Records from a spatial question set:

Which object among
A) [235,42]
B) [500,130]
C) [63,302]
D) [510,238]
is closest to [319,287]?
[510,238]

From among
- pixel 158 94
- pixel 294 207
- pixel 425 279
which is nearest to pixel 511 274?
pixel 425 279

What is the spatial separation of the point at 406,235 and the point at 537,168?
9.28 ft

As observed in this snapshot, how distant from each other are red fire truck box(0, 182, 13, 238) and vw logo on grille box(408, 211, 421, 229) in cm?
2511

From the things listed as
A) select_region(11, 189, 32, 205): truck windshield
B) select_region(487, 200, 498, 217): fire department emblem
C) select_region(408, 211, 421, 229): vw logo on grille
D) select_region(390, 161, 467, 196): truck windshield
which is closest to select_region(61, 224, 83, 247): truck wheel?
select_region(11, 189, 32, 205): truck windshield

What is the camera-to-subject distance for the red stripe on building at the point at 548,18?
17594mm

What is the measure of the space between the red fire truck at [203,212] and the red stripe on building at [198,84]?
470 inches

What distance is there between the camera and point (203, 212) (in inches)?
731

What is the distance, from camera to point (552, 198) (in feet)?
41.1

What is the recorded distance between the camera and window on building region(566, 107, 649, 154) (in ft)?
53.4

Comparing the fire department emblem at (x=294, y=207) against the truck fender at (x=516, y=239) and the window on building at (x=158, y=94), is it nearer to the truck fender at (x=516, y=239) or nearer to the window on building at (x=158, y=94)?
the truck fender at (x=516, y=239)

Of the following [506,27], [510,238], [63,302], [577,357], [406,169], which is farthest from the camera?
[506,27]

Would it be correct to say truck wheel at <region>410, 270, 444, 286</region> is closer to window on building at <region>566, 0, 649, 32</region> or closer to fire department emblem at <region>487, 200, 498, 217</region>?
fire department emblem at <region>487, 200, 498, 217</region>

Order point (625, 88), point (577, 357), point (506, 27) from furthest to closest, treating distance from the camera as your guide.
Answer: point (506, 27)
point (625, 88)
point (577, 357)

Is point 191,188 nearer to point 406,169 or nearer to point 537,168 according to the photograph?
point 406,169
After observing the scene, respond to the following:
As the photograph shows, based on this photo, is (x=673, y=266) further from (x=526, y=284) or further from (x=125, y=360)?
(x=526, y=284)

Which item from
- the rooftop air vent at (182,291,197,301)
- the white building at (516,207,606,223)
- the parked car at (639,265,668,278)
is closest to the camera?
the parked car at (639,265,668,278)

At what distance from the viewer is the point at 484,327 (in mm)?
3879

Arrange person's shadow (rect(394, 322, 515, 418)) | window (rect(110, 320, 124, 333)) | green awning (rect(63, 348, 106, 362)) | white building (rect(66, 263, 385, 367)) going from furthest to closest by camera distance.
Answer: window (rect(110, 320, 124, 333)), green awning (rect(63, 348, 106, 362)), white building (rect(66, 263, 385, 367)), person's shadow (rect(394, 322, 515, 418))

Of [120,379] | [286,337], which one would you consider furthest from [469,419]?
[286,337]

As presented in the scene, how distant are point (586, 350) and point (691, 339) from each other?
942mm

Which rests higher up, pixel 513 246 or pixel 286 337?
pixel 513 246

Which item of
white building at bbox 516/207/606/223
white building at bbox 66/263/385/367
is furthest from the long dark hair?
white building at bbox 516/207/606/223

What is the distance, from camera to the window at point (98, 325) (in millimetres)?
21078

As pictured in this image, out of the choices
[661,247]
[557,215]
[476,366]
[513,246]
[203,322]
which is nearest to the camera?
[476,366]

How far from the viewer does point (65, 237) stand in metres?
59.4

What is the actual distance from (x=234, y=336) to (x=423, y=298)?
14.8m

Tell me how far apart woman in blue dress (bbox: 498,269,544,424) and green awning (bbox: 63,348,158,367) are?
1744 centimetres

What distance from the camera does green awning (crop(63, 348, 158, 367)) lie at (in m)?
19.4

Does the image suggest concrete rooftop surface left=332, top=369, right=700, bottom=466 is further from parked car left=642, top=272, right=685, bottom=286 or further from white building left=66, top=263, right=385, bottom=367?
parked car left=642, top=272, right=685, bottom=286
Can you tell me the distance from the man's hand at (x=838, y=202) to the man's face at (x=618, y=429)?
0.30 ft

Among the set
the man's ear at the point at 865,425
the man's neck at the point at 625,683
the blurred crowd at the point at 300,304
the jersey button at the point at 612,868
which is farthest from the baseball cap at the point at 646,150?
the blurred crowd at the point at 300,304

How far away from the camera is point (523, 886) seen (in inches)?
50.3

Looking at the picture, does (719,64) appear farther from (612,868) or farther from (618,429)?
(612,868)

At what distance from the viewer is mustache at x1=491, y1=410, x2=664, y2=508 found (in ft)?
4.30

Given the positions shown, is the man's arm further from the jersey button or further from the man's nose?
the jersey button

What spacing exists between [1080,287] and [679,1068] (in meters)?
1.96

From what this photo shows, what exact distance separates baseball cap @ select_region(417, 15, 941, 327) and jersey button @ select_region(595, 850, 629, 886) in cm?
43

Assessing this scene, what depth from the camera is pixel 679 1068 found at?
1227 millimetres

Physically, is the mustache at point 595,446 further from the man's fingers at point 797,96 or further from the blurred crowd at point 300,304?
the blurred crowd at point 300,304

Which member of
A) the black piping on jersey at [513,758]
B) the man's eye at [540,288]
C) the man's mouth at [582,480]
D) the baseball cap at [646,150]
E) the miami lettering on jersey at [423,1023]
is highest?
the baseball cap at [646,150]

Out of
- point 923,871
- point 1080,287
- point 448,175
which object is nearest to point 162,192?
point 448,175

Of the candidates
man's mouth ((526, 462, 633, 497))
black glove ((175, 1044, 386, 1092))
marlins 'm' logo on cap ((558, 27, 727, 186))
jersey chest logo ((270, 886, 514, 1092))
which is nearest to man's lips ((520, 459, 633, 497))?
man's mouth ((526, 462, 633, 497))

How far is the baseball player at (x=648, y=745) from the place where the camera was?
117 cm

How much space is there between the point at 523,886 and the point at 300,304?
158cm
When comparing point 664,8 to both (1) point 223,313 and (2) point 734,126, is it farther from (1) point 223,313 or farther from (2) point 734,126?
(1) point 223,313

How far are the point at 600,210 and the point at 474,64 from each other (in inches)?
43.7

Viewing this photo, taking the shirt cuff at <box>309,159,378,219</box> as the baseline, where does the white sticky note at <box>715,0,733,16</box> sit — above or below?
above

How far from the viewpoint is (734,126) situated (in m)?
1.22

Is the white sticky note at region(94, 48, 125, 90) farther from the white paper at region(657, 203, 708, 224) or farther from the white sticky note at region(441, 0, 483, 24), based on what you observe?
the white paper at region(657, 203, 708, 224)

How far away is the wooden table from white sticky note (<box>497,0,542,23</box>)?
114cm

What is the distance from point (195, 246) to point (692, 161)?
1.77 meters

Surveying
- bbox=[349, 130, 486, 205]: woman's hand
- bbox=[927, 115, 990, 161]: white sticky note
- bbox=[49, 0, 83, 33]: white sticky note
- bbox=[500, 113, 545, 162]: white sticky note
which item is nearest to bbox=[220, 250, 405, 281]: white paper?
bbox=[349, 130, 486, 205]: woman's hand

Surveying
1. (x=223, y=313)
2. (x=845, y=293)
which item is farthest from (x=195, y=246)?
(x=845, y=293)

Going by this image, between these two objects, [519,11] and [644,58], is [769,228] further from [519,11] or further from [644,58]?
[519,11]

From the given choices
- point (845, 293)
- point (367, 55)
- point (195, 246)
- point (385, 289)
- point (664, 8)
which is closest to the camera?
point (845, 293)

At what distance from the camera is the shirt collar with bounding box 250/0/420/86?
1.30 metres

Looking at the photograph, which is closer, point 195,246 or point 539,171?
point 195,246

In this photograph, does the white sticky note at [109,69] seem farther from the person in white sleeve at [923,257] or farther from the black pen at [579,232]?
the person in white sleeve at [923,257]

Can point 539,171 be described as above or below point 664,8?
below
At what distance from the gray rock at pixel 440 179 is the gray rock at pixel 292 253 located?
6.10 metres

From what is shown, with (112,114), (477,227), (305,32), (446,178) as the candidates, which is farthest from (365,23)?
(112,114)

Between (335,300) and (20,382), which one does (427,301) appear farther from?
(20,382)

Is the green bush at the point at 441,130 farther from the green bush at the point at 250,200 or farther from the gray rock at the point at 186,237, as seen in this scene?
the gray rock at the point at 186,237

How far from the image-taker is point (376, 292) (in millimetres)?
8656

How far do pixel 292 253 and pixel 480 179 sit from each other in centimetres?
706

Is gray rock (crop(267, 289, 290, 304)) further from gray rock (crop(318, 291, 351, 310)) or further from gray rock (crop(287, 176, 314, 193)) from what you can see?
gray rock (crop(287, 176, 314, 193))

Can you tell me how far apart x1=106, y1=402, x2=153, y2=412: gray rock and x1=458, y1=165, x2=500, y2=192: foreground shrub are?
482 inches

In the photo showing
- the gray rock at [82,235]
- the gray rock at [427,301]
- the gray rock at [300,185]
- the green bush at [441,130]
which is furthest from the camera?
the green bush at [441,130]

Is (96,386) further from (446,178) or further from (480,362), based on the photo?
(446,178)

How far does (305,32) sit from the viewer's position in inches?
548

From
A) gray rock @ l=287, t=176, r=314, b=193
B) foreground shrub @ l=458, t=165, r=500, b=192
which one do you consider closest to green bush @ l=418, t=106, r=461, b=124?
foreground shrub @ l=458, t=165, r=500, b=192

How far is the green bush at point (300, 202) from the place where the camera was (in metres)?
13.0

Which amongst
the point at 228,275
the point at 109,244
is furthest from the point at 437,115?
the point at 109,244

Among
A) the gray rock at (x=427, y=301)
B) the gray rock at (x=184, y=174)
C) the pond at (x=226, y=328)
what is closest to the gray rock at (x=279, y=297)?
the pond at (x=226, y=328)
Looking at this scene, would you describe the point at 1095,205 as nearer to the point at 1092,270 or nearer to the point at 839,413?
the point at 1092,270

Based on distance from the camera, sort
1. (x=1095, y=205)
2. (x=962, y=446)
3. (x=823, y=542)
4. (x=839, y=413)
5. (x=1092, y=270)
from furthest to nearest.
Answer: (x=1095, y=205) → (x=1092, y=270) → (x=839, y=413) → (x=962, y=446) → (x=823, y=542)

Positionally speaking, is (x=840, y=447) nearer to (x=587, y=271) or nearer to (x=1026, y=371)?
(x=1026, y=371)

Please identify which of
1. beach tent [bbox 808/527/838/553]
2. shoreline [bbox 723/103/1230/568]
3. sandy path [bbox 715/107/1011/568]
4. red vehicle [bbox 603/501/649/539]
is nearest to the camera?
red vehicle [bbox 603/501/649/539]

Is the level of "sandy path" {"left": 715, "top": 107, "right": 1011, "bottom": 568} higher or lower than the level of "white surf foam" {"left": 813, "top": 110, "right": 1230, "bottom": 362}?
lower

▶ TASK DETAILS: Write out exactly the final stretch of the records: the line containing "Positionally speaking, is" and every line after it, through the last, and nothing else.

▶ REPLY:
Positionally speaking, is (x=840, y=447) nearer to (x=587, y=271) or nearer to (x=1026, y=371)?
(x=1026, y=371)

Please identify which of
1. beach tent [bbox 808/527/838/553]
2. shoreline [bbox 723/103/1230/568]
3. sandy path [bbox 715/107/1011/568]
4. red vehicle [bbox 603/501/649/539]
is nearest to the camera?
red vehicle [bbox 603/501/649/539]

Is the level of "sandy path" {"left": 715, "top": 107, "right": 1011, "bottom": 568} higher or lower than the level of "white surf foam" {"left": 813, "top": 110, "right": 1230, "bottom": 362}?
lower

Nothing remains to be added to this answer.